Presenting LUNs from Nimble array to Cisco UCS hosts can result in APD state on ESXi 6.7 when using NFNIC driver 4.0.0.62 or 4.0.0.63
search cancel

Presenting LUNs from Nimble array to Cisco UCS hosts can result in APD state on ESXi 6.7 when using NFNIC driver 4.0.0.62 or 4.0.0.63

book

Article ID: 317959

calendar_today

Updated On: 02-18-2025

Products

VMware vSphere ESXi

Issue/Introduction

When presenting Nimble LUNs to hosts, RSCNs are observed followed by the array rejecting an ADISC request before the hosts go into an APD state:

RSCN Received:
nfnic: <2>: INFO: fnic_fdls_validate_and_get_frame_type: 3441: Received RSCN from target FCTL: 0x29 type: 0x1 s_id: 0xbe0540.

Array rejecting ADISC: 

YYYY-MM-DD HH:MM:SS cpu0:2097904)nfnic: <2>: INFO: fdls_process_tgt_adisc_rsp: 1916: ADISC returned FC_LS_REJ from target: 0xbe0540
YYYY-MM-DD HH:MM:SS cpu29:2097897)nfnic: <1>: INFO: fdls_process_tgt_adisc_rsp: 1916: ADISC returned FC_LS_REJ from target: 0xbf05e0
YYYY-MM-DD HH:MM:SS cpu0:2097904)nfnic: <2>: INFO: fdls_process_tgt_adisc_rsp: 1916: ADISC returned FC_LS_REJ from target: 0xbe0560


APD:

YYYY-MM-DD HH:MM:SS cpu25:2097623)WARNING: vmw_psp_rr: psp_rrSelectPathToActivate:1844: Could not select path for device "eui.095f4daec18b1ac96c9ce900a073fbda".
YYYY-MM-DD HH:MM:SS cpu16:2097934)WARNING: NMP: nmpDeviceAttemptFailover:640: Retry world failover device "eui.095f4daec18b1ac96c9ce900a073fbda" - issuing command 0x459b2c48e140
YYYY-MM-DD HH:MM:SS cpu16:2097934)WARNING: vmw_psp_rr: psp_rrSelectPath:2177: Could not select path for device "eui.095f4daec18b1ac96c9ce900a073fbda".
YYYY-MM-DD HH:MM:SS cpu16:2097934)WARNING: NMP: nmpDeviceAttemptFailover:715: Retry world failover device "eui.095f4daec18b1ac96c9ce900a073fbda" - failed to issue command due to Not found (APD), try again...

Environment

VMware vSphere ESXi 6.7

Cause

Nimble arrays will start a Unit Attention timer (40 seconds by default) when it associates a LUN to an initiator group. The array is expecting the initiators to be sending I/O during this time period so it can fail that I/O with a CHECK CONDITION, UNIT ATTENTION so the initiators is aware that there has been a change in LUN presentation and then to pick up the change by replying with REPORT_LUNS. If this timer expires, it will assume that the initiators that did not send any I/O during the time period are having a fabric issue and then sends an RSCN to those initiators to get them to logout from the fabric and then back in.

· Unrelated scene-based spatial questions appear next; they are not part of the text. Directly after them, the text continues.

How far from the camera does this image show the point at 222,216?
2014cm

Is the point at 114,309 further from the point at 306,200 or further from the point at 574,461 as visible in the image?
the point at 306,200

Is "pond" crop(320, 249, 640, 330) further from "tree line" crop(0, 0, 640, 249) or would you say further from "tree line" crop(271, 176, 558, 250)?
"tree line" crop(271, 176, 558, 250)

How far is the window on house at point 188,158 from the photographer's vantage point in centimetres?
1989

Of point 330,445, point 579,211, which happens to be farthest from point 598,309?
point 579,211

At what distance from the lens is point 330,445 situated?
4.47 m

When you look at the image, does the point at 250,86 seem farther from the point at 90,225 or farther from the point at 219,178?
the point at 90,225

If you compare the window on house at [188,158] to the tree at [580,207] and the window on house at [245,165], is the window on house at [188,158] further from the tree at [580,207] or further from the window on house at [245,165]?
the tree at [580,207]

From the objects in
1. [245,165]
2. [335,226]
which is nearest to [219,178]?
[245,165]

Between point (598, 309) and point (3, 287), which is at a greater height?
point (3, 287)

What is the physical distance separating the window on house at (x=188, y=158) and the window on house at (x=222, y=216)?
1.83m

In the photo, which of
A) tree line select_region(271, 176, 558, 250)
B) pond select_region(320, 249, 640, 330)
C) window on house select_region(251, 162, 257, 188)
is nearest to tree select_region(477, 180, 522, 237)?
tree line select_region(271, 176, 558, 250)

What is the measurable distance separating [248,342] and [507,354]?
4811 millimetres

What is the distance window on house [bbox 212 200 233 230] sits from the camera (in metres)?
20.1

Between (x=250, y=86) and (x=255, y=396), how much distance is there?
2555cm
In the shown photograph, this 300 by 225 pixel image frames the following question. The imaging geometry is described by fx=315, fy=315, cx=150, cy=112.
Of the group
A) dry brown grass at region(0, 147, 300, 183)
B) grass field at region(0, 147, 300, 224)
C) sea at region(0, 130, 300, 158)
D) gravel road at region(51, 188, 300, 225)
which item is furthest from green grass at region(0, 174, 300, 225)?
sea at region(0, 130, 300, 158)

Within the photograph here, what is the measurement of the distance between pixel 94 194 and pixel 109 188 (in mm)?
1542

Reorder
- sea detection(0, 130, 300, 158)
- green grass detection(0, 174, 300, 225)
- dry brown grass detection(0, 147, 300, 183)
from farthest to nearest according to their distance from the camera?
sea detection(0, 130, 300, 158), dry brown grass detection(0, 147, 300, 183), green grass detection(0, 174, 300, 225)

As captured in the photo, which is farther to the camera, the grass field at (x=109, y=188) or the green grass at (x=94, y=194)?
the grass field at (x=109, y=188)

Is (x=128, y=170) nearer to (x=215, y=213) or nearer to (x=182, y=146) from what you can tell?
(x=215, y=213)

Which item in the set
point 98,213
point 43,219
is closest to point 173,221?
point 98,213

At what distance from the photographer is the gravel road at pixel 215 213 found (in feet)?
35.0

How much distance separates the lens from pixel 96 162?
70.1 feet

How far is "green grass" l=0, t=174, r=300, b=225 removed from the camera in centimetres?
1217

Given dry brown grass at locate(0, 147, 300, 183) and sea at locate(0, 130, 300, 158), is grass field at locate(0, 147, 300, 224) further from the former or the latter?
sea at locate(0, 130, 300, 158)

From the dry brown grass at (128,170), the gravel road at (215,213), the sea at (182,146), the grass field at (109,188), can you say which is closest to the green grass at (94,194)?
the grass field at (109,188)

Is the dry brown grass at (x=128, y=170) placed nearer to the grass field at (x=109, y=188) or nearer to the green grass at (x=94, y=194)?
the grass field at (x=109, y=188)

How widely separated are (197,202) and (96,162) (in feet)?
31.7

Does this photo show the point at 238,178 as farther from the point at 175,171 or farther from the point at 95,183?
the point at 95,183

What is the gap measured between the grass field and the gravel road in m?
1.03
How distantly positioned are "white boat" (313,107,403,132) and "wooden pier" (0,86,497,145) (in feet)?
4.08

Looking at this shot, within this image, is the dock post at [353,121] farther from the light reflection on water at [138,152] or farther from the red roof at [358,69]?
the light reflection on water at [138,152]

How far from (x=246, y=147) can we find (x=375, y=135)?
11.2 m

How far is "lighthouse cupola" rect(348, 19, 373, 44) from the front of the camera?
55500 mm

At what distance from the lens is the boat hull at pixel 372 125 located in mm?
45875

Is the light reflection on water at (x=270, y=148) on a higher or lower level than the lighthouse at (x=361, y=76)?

The Cisco Native FNIC (nfnic) driver is not performing a full LOGO and instead attempts to try to proceed with an ADISC which is rejected by the Nimble array since the array has already logged out the affected initiators.

Resolution

This issue only affects NFNIC driver 4.0.0.62 & 4.0.0.63. Cisco has released an updated NFNIC driver (4.0.0.65) that addresses this behavior:

https://support.broadcom.com/group/ecx/productfiles?subFamily=VMware%20vSphere&displayGroup=VMware%20vSphere%20-%20Standard&release=6.7&os=&servicePk=202617&language=EN 

The issue is being tracked under: CSCvv43938: https://bst.cloudapps.cisco.com/bugsearch/bug/CSCvv43938

Workaround:

As a workaround for this issue, Nimble and VMware recommends changing the Unit Attention (UA) timer on the Nimble array from 40 seconds to 300. This will ensure that the ESXi hosts are always sending I/O within that time period so the array can respond with a Unit Attention and the ESXi hosts will pick up the change.